Movies. Double damn. A second endless list. Wes Anderson stuff is great, the Dark Knight was wonderful, M. Night's stuff is really good... I like some Indie stuff, too. Pixar always comes out with entertaining stuff, and I do have some anime sitting on my shelf... I'm waiting for Up to come out, and hoping to find someone who wants to see Where the Wild Things Are.

At the moment, Sufjan Stevens is my music deity. I've also been known to pump some Ben Folds and alongside Dvorak and Chet Baker. Dark Was The Night could be the greatest compilation album ever.

And Chinese food. Always Chinese food. Unless its Japanese. Or Thai. Really, you're safe with anything Asian around me.

The six things I could never do without

Air, food, water... oh, wait.

My laptop, my psp, a good book, another person, a towel (Don't Panic!), my pipe (with endless tobacco and lighting utensils, of course).

I spend a lot of time thinking about

Meditating... Ha, that's slightly ironic.

What DON'T I spend a lot of time thinking about? That's the curse of the investigator; I'm always thinking.

I generally get lost trying to understand things, especially myself. The trick would be to learn how to turn OFF my head every once in a while... still working on that one.

In the meantime, I think about how I hurt/help people/myself, family, the spiritual realm, and how I can pay off my loans.

On a typical Friday night I am

Probably staying in and reading a book. Or out discussing aforementioned book with friends. Or smoking my pipe. Or drinking a red wine. Preferably a combination of the above.

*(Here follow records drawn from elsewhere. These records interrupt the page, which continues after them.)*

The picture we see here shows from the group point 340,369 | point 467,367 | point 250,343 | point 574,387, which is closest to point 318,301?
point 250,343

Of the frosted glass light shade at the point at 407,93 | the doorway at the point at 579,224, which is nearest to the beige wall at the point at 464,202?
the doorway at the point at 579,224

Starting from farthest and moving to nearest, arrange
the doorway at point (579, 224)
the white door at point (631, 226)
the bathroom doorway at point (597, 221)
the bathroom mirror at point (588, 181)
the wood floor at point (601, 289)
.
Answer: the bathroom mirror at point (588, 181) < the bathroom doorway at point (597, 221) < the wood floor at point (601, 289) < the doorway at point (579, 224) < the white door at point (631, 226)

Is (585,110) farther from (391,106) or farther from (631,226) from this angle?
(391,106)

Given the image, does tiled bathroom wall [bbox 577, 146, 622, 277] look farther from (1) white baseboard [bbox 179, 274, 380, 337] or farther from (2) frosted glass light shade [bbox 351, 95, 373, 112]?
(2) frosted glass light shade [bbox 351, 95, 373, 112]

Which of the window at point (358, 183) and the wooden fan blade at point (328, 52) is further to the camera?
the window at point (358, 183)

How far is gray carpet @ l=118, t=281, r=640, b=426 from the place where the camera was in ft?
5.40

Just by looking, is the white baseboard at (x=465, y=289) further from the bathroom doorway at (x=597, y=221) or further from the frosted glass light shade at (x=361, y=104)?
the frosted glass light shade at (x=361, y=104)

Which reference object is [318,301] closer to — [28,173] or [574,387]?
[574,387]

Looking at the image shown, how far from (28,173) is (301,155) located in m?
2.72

To be honest, I was never into the party or bar scene too much. I spent some time in LA and went to some clubs there, wasn't too keen on all the stuff that was going down... Call me a loser, but I'm perfectly happy on my own and doing the things I know I like.

Though, I must be more social! Let's be proactive here! I resolve to spend more time in wine bars reading and meeting people!

The most private thing I’m willing to admit here

I w00t!

You should message me if

You're slightly interested in conversation, want to make a new friend, or just need a supportive ear for a time. Or everyone else on here has seemed fake. Or you want someone to make up a story on the spot. Or because you're currently eating cheese. I love a good cheese-eater.